*Document text*
>> Begin
FIG. 2 shows the testing device 100 with the port pin 106 fully inserted into the port 104. The test lead 108 has been inserted into the port pin 106 to make electrical contact with the wire 150 via the port pin 106. The test lead 108 is able to make such electrical contact because the port pin 106 extends through the insulation 152 of the wire 150 and electrically contacts the metallic strands 154 of the wire 150.

FIGS. 3-6 illustrate operation of the device. FIG. 3 shows the testing device 100 with its housing 102 in an open position. The wire to be contacted 150 may be placed in a groove 110 defined in by the housing 102, after which the two components 102A, 102B of the housing 102 may be moved to a closed position as shown in FIGS. 4-5, so that the groove 110 holds the wire 150 in alignment with the port 104. The housing 102 is held in the closed position by a fastening device. In particular, a detent 112 in one component of the housing 102 can be received by a receptacle 114 defined by the surface of the other component of the housing to hold the housing 102 in the closed position. Depending on the configuration of the detent and receptacle, the housing may easily be reopened for removal of the test device so that the device may be reused; or the housing, once snapped shut, may permanently grasp the wire such that the device must be destroyed for removal.

When the housing 102 is in a closed position, the port pin 106 may be inserted into the port 104 to pierce the insulation 152 of the wire 150. FIG. 4 shows the testing device 100 attached to the wire 150 with the port pin 106 partially inserted into the port 104. FIG. 5 shows the testing device 100 with the port pin 106 fully inserted, thereby electrically connecting the conductor of the wire 150 and the test probe 108.

FIG. 6 illustrates two such testing devices 100A, 100B in use in a testing system 190 that includes two wires 150A, 150B to be engaged for testing, each with a testing device 100A, 100B attached to provide electrical coupling with test probes 108A, 108B that are electrically connected to a testing instrument 192, such as a multimeter.

FIG. 7 shows a testing device 200 of a somewhat different construction. The testing device 200 includes a housing 202 having components 202A, 202B that are partially hollow and have several ribs 230A-N for strength. Such a housing is readily constructed using injection molding techniques. A port pin 206 is inserted into an access port 204. The port pin illustrated in FIG. 7 does not contain a socket into which a test probe may be inserted, but instead has a knob 215 to which an alligator clip can be clamped for attaching an electrical lead. A screw 294 extends through the first component 202A and into the second component 202B to fasten the two components together and maintain the housing 202 a closed position.

FIGS. 8-10 show a testing device 800 attached to an insulated wire 850. The testing device 800 includes a housing 802 of a generally clamshell configuration, which is shown in a closed position securely attached to the wire 850. The housing consists of two components 802A, 802B, that are not symmetrical in shape. An access port 804 is defined by the housing 802. A port pin 806 is configured to fit snugly into the access port 804. The port pin 806 also is configured to receive a test probe. For most convenient operation, the socket of the port pin can be sized and shaped to hold a test probe in place by frictional contact. A spring-loaded member (not shown) could be provided in the socket to apply a radially inwardly directed force against the probe and thereby enhance frictional contact. The outer surface of the port pin 806 is generally cylindrical and desirably tapers to a point at one end. The housing 802 can be made of any suitable material, such as an electrical insulator with plastic being an example. At least a portion of the port pin 806 is an electrical conductor and may be metallic. The access port 804 in a desirable configuration shown is a hole defined by a cylindrical wall that extends through one component 802A of the housing 802. The port pin may have a non-conductive material (e.g., Teflon or plastic) incorporated into its top so as to prevent a shorting out on any nearby metal that may come in unintended contact with the port pin. A hinge connects edges of the two components 802A, 802B of the housing 802.
>> End
*Exercise aim*
Write the next part of the description of the wire testing device, picking up after its final sentence.

*Excerpted data*
>> Begin
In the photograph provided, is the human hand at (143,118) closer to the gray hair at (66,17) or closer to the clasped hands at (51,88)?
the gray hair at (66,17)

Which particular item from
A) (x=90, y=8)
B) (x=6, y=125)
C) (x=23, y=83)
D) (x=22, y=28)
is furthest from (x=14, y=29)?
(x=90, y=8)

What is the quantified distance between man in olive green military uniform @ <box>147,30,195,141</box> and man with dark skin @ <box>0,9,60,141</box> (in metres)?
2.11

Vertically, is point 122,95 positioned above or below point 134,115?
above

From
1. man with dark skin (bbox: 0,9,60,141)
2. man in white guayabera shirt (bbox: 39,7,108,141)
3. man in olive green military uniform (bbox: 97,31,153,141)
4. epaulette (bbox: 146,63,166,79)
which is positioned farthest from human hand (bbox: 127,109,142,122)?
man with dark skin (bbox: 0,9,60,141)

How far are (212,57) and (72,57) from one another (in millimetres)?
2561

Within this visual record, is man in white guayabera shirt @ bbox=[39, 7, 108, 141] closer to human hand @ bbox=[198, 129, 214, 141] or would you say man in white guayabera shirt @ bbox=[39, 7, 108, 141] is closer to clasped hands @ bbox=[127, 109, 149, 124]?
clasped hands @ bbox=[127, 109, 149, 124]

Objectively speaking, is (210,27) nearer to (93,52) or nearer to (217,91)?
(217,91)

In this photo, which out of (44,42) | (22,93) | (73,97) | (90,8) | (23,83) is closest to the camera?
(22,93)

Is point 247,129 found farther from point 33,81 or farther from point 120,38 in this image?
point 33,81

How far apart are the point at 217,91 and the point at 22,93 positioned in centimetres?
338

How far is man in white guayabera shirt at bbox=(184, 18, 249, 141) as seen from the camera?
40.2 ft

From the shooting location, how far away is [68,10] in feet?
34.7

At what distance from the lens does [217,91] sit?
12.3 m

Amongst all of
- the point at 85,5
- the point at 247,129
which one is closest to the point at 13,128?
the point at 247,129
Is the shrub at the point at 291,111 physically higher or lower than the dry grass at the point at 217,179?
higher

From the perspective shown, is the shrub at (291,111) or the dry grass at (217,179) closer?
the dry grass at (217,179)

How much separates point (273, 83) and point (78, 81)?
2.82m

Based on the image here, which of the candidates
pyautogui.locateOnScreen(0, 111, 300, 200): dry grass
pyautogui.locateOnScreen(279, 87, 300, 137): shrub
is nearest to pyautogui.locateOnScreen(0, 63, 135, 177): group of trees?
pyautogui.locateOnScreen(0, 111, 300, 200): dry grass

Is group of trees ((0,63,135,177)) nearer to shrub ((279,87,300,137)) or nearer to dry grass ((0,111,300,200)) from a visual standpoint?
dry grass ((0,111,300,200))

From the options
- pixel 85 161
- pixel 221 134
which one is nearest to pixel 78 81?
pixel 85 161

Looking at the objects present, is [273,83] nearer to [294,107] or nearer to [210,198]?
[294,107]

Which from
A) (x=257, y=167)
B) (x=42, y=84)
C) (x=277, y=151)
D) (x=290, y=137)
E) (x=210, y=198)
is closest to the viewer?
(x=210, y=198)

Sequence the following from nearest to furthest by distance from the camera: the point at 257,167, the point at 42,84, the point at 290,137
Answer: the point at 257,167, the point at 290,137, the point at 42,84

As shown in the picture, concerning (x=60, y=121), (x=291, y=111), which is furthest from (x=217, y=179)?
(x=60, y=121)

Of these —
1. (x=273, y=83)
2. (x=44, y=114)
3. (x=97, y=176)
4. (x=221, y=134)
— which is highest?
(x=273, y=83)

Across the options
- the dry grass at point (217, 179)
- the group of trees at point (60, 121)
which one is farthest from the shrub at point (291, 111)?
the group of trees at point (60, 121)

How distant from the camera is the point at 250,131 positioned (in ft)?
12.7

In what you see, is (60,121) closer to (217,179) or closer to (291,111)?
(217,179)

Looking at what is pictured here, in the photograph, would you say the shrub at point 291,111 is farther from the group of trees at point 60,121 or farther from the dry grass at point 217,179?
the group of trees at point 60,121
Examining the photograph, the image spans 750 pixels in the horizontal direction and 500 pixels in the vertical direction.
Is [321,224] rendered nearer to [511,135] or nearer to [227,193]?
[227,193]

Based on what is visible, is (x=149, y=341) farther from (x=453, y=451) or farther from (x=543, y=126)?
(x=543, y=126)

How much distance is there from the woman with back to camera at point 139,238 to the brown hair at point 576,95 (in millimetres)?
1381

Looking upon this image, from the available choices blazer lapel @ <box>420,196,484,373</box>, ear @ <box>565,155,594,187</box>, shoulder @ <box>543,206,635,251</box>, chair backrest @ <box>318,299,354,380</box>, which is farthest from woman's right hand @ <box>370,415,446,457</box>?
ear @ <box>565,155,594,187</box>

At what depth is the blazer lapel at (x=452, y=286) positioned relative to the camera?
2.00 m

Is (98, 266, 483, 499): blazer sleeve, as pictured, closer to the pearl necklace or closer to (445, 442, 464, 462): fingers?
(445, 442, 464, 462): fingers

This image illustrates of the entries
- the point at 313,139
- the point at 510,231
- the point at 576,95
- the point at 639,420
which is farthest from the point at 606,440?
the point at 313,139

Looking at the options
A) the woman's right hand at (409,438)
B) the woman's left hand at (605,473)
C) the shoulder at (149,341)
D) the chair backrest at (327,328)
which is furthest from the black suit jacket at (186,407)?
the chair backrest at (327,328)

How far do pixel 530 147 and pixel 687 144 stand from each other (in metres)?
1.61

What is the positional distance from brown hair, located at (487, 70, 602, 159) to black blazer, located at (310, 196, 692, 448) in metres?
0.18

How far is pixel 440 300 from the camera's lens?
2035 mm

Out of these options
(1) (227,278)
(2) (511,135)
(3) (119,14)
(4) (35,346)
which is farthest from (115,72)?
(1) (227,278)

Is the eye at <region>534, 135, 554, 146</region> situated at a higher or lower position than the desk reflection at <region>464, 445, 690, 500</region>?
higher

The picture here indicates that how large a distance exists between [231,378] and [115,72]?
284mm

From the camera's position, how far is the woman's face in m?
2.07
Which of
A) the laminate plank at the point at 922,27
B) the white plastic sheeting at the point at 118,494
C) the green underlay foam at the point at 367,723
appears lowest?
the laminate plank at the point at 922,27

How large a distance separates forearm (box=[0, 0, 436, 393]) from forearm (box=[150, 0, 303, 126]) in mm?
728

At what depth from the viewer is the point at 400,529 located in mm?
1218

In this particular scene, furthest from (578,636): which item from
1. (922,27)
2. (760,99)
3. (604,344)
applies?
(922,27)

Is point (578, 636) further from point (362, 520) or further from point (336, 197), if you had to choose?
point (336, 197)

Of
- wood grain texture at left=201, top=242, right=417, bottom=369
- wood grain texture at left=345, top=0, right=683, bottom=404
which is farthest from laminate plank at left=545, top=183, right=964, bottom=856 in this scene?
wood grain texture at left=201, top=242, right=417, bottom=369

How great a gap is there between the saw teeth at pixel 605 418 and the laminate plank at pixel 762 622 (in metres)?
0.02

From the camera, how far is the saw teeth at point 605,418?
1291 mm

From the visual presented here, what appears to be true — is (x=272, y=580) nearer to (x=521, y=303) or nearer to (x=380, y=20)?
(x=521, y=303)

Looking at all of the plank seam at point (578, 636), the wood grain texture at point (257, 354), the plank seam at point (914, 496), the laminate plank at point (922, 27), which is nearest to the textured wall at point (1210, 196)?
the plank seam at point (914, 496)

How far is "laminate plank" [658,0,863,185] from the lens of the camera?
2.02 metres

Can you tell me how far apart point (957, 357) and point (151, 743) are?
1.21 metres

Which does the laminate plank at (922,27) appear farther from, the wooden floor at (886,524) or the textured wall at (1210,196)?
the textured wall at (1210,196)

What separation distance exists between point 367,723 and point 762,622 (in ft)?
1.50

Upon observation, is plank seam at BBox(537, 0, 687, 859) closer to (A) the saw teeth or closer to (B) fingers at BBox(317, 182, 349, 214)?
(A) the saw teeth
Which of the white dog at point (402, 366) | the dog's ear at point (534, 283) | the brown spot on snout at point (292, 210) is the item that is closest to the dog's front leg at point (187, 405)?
>> End
*Task answer*
FIGS. 9 and 10 illustrate operation of the device. FIG. 9 shows the testing device 800 with its housing 802 in an open position. The wire 850 may be placed in a wire guide or positioner such as a groove 810 defined in by the housing 802, after which the two components 802A, 802B of the housing 802 may be moved to a closed position as shown in FIG. 10, so that the groove 810 holds the wire 850 in alignment with the port 804. The housing 802 is desirably held in the closed position by a fastening device. In one particular example, a detent 812 in one component of the housing 802 can be received by a receptacle 814 defined by the surface of the other component of the housing to hold the housing 802 in the closed position. Depending on the configuration of the detent and receptacle, the housing may easily be reopened for removal of the test device so that the device may be reused; or the housing, once snapped shut, may permanently grasp the wire.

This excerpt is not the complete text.